Exercise passage:
● ● ● ●

Police, Makerere design app to monitor accidents

Jan 07, 2020

The app also notifies the Police on the number of people who died in the accident.

ROAD ACCIDENTS
 
 
The Police, together with Makerere University School of Public Health, have
introduced a digital flash system to help locate accident scenes, victims and vehicles involved.
 
The digital flash system is operated using a mobile phone on which the app has been installed by the traffic officers.
 
The app also notifies the Police on the number of people who died in the accident.
 
Dr Olive Kobusingye, the accident and emergency surgeon, explained that they developed the app to help the Police and health facilities collect the right data on the number of people who die in road accidents.
 
 "There is no proper data on the number of people who die in road accidents since the Police have been using the manual way of counting, yet sometimes there are people who are crashed beyond recognition," she said recently.
 
During the launch of the system, Kobusingye, however, said the current system might have challenges since health facilities do not have a digitalised system to help the Police capture information.
 
She said traffic officers at all stations will be trained on how the system operates and they will be required to have smartphones.
 
The Police head of ICT, James Lule, said the app will monitor all roads. Its centre will be at the Police head office in Naguru, Kampala, where all the information will be collected.

● ● ● ●

Exercise set:
• 1. Translate this sentence from the article on the Police and Makerere accident-monitoring app into Spanish: "She said traffic officers at all stations will be trained on how the system operates and they will be required to have smartphones."
• 2. From the accident-app article, write out the part that opens with the words containing "The digital flash" and closes with "in road accidents.".
• 3. Continue the article about the Police and Makerere accident-monitoring app from its final sentence.

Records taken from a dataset
● ● ● ●

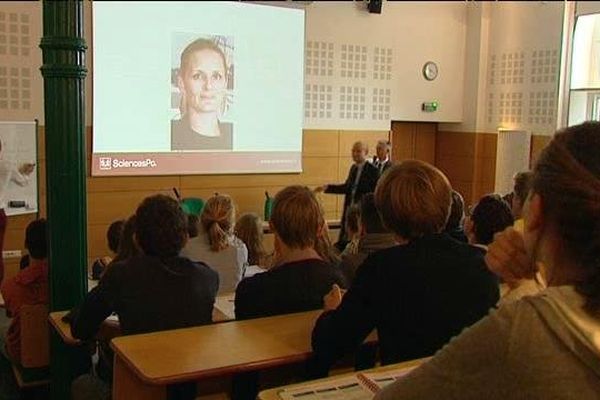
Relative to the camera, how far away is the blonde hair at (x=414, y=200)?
197 cm

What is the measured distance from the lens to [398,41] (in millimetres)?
9000

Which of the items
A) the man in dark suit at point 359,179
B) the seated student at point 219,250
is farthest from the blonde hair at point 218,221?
the man in dark suit at point 359,179

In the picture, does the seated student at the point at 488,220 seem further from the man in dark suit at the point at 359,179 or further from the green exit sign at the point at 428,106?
the green exit sign at the point at 428,106

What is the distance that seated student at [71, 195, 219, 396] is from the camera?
2.35 m

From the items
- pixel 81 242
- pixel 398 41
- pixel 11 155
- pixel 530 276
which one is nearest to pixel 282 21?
pixel 398 41

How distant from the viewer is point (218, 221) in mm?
3670

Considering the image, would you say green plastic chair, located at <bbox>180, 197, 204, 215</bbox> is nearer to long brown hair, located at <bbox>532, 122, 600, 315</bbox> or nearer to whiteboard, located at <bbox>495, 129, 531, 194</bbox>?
whiteboard, located at <bbox>495, 129, 531, 194</bbox>

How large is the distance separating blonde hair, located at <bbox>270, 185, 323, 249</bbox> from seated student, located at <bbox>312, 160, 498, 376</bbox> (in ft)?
1.61

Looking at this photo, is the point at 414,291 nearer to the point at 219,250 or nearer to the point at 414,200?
the point at 414,200

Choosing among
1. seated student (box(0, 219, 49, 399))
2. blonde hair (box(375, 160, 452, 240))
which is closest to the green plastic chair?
seated student (box(0, 219, 49, 399))

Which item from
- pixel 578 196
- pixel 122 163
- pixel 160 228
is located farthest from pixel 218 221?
pixel 122 163

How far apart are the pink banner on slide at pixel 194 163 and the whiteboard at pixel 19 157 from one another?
666 millimetres

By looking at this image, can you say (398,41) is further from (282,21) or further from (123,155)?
(123,155)

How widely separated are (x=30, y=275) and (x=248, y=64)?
475 centimetres
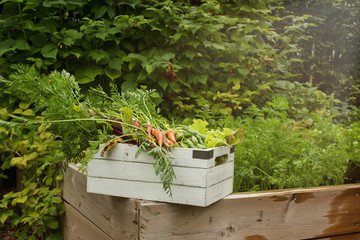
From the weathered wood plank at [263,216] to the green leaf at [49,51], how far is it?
4.97 ft

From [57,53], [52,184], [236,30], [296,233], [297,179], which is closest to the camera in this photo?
[296,233]

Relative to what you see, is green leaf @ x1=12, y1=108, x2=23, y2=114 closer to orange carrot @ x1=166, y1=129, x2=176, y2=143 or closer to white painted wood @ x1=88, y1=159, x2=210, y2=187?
white painted wood @ x1=88, y1=159, x2=210, y2=187

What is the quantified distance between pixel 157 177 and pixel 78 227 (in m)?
0.88

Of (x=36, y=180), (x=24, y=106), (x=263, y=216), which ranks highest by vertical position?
(x=24, y=106)

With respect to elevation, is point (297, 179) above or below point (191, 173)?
below

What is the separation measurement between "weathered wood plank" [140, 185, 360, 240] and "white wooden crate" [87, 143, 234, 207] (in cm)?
8

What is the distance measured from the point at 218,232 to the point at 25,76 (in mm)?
1114

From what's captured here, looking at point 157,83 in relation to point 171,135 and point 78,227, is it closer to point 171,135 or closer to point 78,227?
point 78,227

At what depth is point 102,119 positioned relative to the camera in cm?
141

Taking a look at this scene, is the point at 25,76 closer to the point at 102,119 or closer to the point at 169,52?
the point at 102,119

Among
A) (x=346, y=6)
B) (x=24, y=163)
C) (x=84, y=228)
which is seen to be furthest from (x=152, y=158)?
(x=346, y=6)

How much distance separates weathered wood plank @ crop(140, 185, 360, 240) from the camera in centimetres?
144

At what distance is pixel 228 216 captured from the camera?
158 centimetres

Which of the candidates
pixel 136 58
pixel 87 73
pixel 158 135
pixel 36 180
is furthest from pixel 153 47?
pixel 158 135
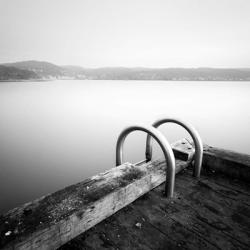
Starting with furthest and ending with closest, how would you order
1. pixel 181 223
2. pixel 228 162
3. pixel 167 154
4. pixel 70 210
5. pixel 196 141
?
pixel 228 162, pixel 196 141, pixel 167 154, pixel 181 223, pixel 70 210

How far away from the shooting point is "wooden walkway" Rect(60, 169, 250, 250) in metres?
1.63

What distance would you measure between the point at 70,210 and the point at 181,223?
107cm

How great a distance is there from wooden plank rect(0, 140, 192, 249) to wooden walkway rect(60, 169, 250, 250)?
106 millimetres

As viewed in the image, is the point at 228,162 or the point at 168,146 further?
the point at 228,162

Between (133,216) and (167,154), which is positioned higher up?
(167,154)

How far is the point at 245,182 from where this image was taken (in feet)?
8.09

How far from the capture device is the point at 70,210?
5.01ft

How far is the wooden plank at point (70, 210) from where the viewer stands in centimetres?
132

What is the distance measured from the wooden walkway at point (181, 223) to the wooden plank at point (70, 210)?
11 centimetres

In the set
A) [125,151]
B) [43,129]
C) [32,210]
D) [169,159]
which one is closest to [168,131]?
[125,151]

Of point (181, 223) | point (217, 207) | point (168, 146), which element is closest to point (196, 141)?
point (168, 146)

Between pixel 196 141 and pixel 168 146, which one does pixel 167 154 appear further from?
pixel 196 141

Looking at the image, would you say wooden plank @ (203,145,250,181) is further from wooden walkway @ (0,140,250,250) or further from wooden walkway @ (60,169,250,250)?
wooden walkway @ (60,169,250,250)

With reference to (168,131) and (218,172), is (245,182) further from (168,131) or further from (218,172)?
(168,131)
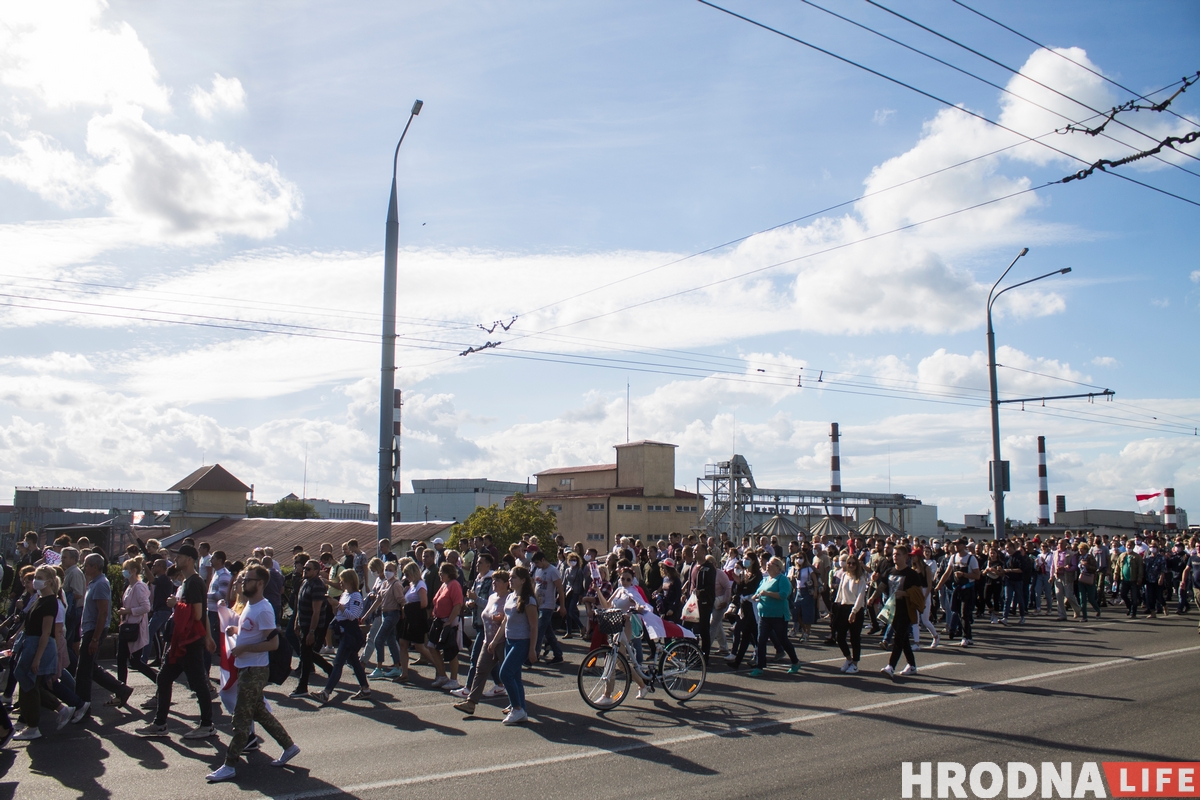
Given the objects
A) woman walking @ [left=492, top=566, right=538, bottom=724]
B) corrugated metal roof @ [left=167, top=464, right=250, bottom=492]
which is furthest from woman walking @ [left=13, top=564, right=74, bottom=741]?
corrugated metal roof @ [left=167, top=464, right=250, bottom=492]

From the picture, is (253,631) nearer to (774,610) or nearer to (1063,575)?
(774,610)

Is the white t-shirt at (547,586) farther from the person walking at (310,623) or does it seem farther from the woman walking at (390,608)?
the person walking at (310,623)

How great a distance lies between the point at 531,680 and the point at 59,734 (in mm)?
5431

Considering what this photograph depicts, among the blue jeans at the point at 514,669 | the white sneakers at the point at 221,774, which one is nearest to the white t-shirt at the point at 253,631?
the white sneakers at the point at 221,774

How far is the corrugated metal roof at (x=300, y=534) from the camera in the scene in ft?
145

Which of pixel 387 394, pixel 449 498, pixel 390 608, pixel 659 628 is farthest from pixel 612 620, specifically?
pixel 449 498

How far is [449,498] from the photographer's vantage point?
10306 cm

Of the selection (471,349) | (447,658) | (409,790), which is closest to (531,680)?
(447,658)

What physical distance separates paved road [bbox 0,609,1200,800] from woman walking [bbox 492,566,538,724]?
0.30 metres

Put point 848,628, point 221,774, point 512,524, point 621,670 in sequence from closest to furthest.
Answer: point 221,774, point 621,670, point 848,628, point 512,524

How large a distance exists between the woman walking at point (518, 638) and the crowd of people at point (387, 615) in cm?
1

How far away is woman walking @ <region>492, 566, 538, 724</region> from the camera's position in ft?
29.0

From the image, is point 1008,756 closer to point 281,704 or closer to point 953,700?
point 953,700

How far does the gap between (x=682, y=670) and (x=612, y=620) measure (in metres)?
1.20
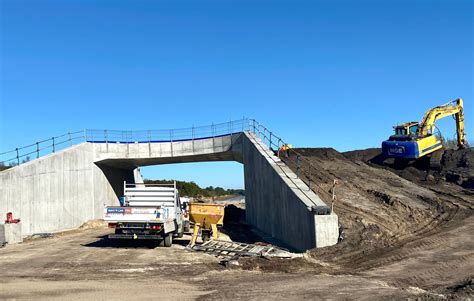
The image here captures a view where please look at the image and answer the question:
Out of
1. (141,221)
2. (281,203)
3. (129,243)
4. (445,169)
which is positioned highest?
(445,169)

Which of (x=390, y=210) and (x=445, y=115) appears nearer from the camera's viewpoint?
(x=390, y=210)

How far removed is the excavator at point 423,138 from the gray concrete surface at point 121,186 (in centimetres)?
1194

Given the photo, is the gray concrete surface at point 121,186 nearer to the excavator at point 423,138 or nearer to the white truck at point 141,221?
the white truck at point 141,221

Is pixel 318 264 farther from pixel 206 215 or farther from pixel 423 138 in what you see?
pixel 423 138

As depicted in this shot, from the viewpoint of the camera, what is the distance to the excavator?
32750mm

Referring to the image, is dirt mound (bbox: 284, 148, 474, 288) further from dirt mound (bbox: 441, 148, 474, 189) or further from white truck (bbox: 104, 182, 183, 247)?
white truck (bbox: 104, 182, 183, 247)

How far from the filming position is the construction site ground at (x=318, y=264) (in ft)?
33.2

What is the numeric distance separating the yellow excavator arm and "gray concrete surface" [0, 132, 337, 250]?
14.6 metres

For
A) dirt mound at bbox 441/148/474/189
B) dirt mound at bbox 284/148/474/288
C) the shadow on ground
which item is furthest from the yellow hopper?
dirt mound at bbox 441/148/474/189

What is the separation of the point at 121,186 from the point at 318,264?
28.3 metres

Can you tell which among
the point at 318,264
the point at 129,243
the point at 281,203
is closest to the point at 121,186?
the point at 129,243

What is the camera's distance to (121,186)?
39.0 meters

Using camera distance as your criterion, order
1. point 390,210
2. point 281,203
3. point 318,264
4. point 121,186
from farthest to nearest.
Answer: point 121,186
point 281,203
point 390,210
point 318,264

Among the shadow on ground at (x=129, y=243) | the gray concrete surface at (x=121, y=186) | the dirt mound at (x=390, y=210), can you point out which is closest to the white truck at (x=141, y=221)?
the shadow on ground at (x=129, y=243)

● ● ● ●

Task-by-task answers:
• 1. Dijo que los agentes de tránsito de todas las estaciones recibirán capacitación sobre el funcionamiento del sistema y que se les exigirá tener teléfonos inteligentes.

• 2.
The digital flash system is operated using a mobile phone on which the app has been installed by the traffic officers.
 
The app also notifies the Police on the number of people who died in the accident.
 
Dr Olive Kobusingye, the accident and emergency surgeon, explained that they developed the app to help the Police and health facilities collect the right data on the number of people who die in road accidents.

• 3.
Lule explained that the system has two portals - the phone and web portal, which accesses statics.
 
Some of the main causes of accidents, according to the Police, are speeding, bodabodas, drunk-driving and use of other substances.
 
The traffic Police spokesperson, Charles Ssebambulidde, said the system would help the Police to identify why a particular area is accident-prone and devise solutions.
The programme has been piloted and used in Mbale, Sironko and Kampala, where data collected has been proved to be accurate.
 
The system will later be launched nationwide.
 
Experts speak out
The head of accidents and emergency unit at Mulago National Referral Hospital, Dr Alex Bangirana, said: "This is a useful system, which will help us collect data so that we know how many people get injured and plan for them."
 
He said it is an easy way to collect information unlike before. At the accident and emergency unit Mulago, he said, they receive about 100 patients a day, of which between 40 and 50 are admitted. Of these, 70% are crash victims.